Most Netflix films and series that offer Dolby Vision HDR and Dolby Atmos audio presumably stream in 4k, but not the 2-hour original film Enola Holmes. Instead of 4k, the resolution is specified as HD. A bitrate of about 5.53Mbps confirmed the lower resolution (albiet very nice looking HD), which is about a third of the bitrate of 4k content.
This is true of several other titles on Netflix including the animated feature Over the Moon (2020), Mowgli: Legend of the Jungle (2018), and the new South Korean film Space Sweepers (2021). All three movies offer HDR (delivered via Dolby Vision or HDR10) but at 1080p resolution (also referred to as Full HD).

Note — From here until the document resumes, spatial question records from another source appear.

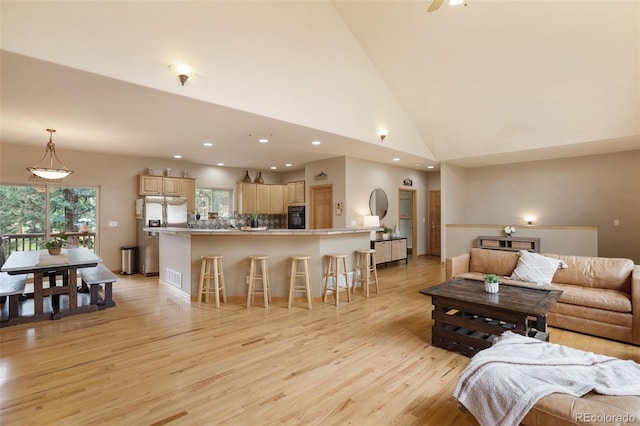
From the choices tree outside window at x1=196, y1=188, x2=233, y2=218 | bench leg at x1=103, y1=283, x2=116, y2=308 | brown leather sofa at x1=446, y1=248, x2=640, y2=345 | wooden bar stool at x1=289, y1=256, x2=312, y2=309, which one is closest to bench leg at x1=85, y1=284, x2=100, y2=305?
bench leg at x1=103, y1=283, x2=116, y2=308

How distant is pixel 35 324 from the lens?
377 cm

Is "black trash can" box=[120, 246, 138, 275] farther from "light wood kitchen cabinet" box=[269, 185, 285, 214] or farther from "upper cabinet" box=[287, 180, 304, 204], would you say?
"upper cabinet" box=[287, 180, 304, 204]

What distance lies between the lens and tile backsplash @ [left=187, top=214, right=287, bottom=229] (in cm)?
803

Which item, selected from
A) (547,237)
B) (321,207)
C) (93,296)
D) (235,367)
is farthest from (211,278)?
(547,237)

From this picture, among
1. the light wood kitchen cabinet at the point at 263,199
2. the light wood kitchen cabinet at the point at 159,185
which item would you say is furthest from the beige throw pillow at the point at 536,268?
the light wood kitchen cabinet at the point at 159,185

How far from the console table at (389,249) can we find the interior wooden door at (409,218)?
1384mm

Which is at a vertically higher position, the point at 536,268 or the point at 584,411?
the point at 536,268

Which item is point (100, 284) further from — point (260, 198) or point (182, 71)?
point (260, 198)

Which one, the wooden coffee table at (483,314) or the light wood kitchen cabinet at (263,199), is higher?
the light wood kitchen cabinet at (263,199)

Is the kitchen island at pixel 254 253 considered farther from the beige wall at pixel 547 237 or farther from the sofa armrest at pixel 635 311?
the beige wall at pixel 547 237

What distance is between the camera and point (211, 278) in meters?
4.67

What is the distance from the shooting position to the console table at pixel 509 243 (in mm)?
6673

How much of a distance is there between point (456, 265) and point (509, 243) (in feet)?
11.2

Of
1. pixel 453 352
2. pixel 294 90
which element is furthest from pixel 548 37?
pixel 453 352
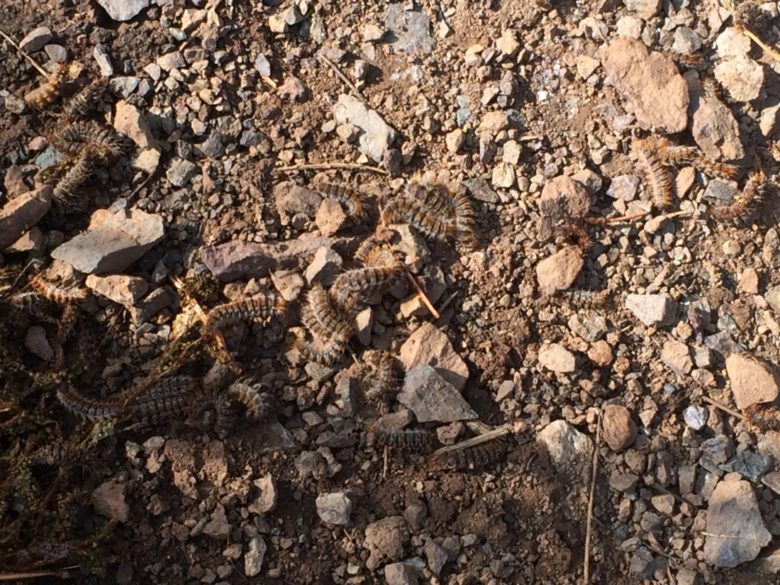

This is nothing new. Many Android & Apple iOS devices that support Dolby Vision or HDR10 don’t actually stream in 2160 x 3840 (4k Ultra HD) resolution as specified by the Consumer Electronics Association. What is new though is how Netflix indicates streaming formats.
The latest update to the specs Netflix HDR titles may display come in two flavors: 4k HDR and HD HDR. 4k titles without HDR are labeled 4k Ultra HD (notice the missing “HDR”). The way Netflix has described video specs has changed over the years, and the labeling of “HD HDR” is fairly new.
Audio formats follow a slightly less complicated labeling system. The majority of titles on Netflix are encoded with Dolby Digital Plus 5.1, and as long as your audio system supports surround sound the audio will play in 5.1 or downsample to the closest format.
However, Netflix starting offering Dolby Atmos back in 2017 with the movie Okja. And, like the HDR movies mentioned above is not reliant upon 4k resolution. This is also true of 1080p Blu-ray Discs that can be encoded with Atmos. (Also Read: Netflix Rolls Out High Quality Audio in 5.1 & Dolby Atmos)
Netflix labels can be off though, as experienced when researching Atmos for this article. Upon viewing the details of both Mowgli: Legend of the Jungle and Okja the audio formats only indicated 5.1. However, after playing Okja for just a few seconds the descriptions of both titles switched to Atmos. This could have something to do with the software recognizing the Atmos playthrough capability and dynamically updating the specs to match.
One thing to keep in mind with all streaming services is that the specs may look different depending on the device viewed upon. Most laptops and desktops, for example, don’t indicate 4k, HDR or audio formats (Atmos or 5.1) because the displays or speakers don’t support the formats.